Получи случайную криптовалюту за регистрацию!

Иногда уже утром я сижу за столом и маниакально печатаю. Рядом | Терешковец.

Иногда уже утром я сижу за столом и маниакально печатаю. Рядом остывает японский чай. Иногда наоборот — могу месяцами не подходить к планшету и пить чай, пока тот ещё не остыл. Я всегда жду этого чувства — нестерпимого желания прикоснуться к клавиатуре. Без какой-либо цели, без намерения спасти текстом человечество. Человечество не спасёшь, тем более текстом, зато внутренний зуд можно успокоить.

У меня как-то спрашивали, чего я боюсь. Я задумался. Если отбросить в сторону все мои ипохондрические штучки, что останется? Наверное, страх прийти в старость с осознанием того, как бесцельно потрачено время. С осознанием, что предназначение так и осталось пустым словом или — что ещё хуже — было выполнено лишь наполовину. Можно в оцепенении смотреть на себя со стороны и задавать в своей вечности вопрос: «Почему?»

А потому. Потому что искал вещи легковесные, простоту вместо минимализма, праздность и иллюзии. Важна была подстриженная лужайка перед трёхэтажной скульптурой из обожжённого кирпича, а не тишина в груди и умиротворение.
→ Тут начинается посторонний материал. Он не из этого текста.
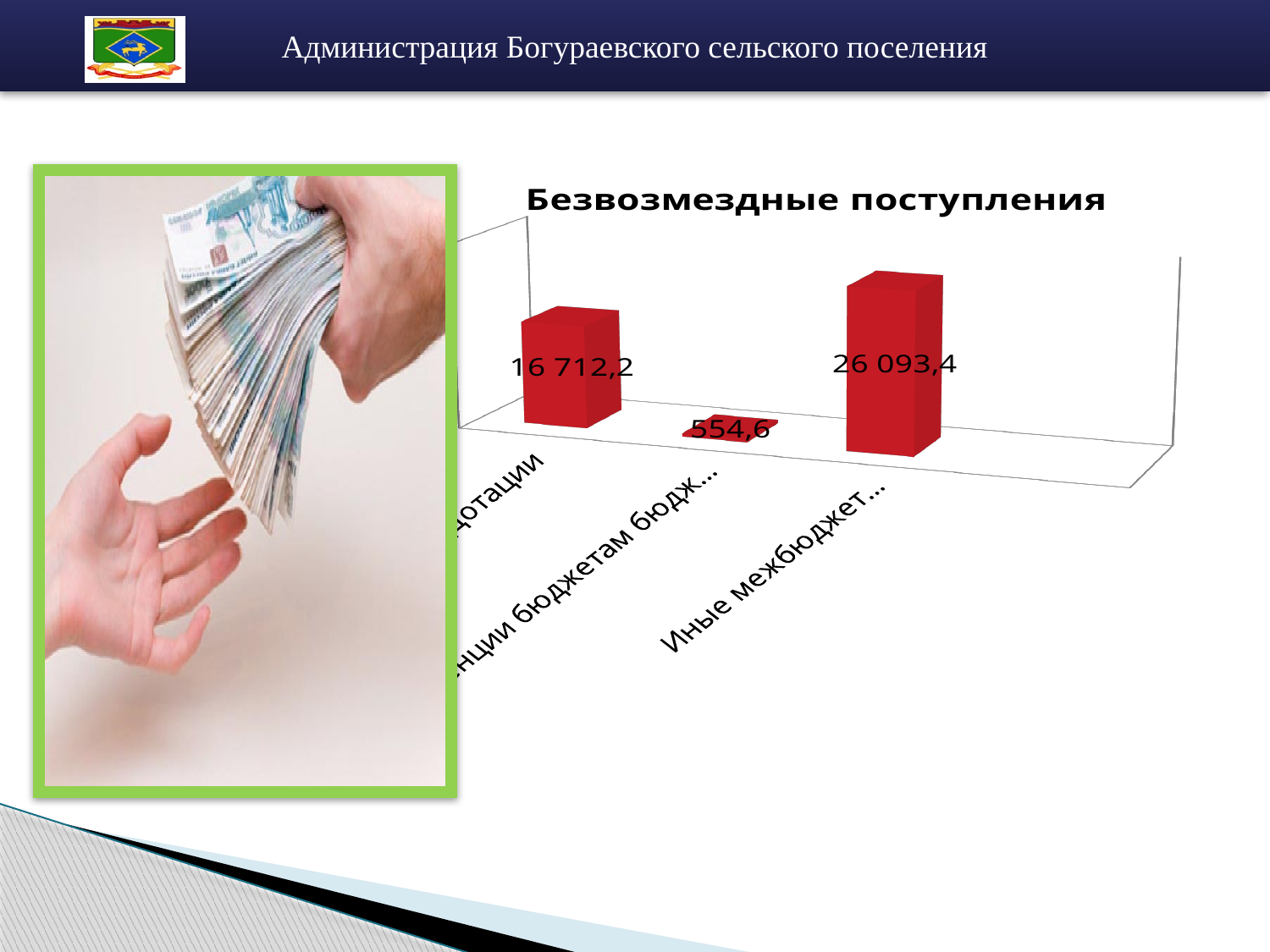
What is the difference between the leftmost bar (16 712,2) and the middle bar (554,6)? 16 157,6 What is the title of the chart? Безвозмездные поступления What colour are the bars in the chart? red What value is labelled on the middle bar of the chart? 554,6 What kind of chart is shown on the slide? bar chart What value is labelled on the bar for 'Иные межбюджет…' (the rightmost bar)? 26 093,4 What value is labelled on the first (leftmost) bar of the chart? 16 712,2 Which is larger: the value of the leftmost bar or the value of the middle bar? the leftmost bar (16 712,2) Which bar has the lowest value? the middle bar (554,6) What is the difference between the rightmost bar (26 093,4) and the leftmost bar (16 712,2)? 9 381,2 How many bars (categories) does the chart show? 3 Which bar has the highest value? the rightmost bar, Иные межбюджет… (26 093,4)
Ты никогда не смотрел, как растут деревья, — гораздо нужнее было ездить на новеньком авто, чтобы девушки на тротуаре визжали от восторга. Потому что ты жил, как будто за пазухой у тебя, как у кенгуру, скрещённого с кошкой, девятнадцать жизней, и что не получилось сейчас, можно будет исправить в следующей.

Это единственный страх, не дающий мне усидеть на месте. Подгоняет вперёд, как пейсмейкер на марафоне. Бежит рядом и орёт на ухо так громко, что невозможно разобрать, зато легко догадаться: когда насладишься последним завтраком, сожалений о несделанном быть не должно.

Я продолжаю работать над книгой. Прислушиваюсь к зуду. Многие писатели говорят, что это ремесло в основном — дисциплина. Не талант, не возбуждённое вдохновение. Это монашеская строгость: усаживаешь себя за стол, набираешь первое слово, потом второе и так далее. Что-то в этом есть, но я не обязательно согласен. Человек может быть в потоке всегда. Если пазл собран верно, все части огромного градиента плавно переходят друг в друга, то ты становишься бесконечным — по крайней мере, на экране планшета, где одна за одной появляются новые строчки.

Я так себе это и представлял. Приезжаю за границу, рядом шумит океан, пишу роман. Конечно, есть мелочи, которые в фантазиях не были предусмотрены. Это раздавленные игуаны на дорогах Майами, веранда под южным дубом, где я пишу, стая попугаев, по утрам и днём наворачивающая круги над крышами соседей, и плотный непробиваемый пульс города, за которым я еле успеваю. Это плюс двадцать пять ночью и плюс тридцать пять после обеденного дрёма. Нет никакой подстриженной лужайки, визжащих дам и надежды на то, что мне дадут второй шанс. Второй шанс мне уже дали, и я буду круглым дураком, если им не воспользуюсь.

Несколько лет назад я пообещал себе, что никогда не стану думать о мелком и бессмысленном. Что за деревьями буду видеть лес, а за попугаями — стаю. И когда колесо Сансары раздавит меня, как пресмыкающееся, не будет ни сожалений, ни вины, ни задумчивости. Только трепет и знание, что это была великолепная поездка.

Мне нравится садиться на песок и смотреть, как медленно растут пальмы. Избавлять себя от писательского зуда. Теряться в хитросплетениях слов, в этой паутине из кем-то придуманных символов, которые теперь уже мои, с моим собственным смыслом. Мне кажется, лучший способ прожить эту жизнь — это делать то, для чего ты сюда заброшен.

Лет в двадцать я написал рассказ, он назывался «Зефирный поэт». С тех пор я его ни разу не перечитывал, но очень хорошо помню образ главного героя. Мужчина лет пятидесяти, живёт в доме на отшибе, вокруг — поля и птицы. Возможно, неподалёку речка. Он изо дня в день сочиняет стихи и, по-моему, даже почти нигде не публикуется. Никто не знает, зачем он это делает, зато знает он сам: он бежит от единственного страха, от которого стоит бежать. Страха, что всё это окажется фикцией.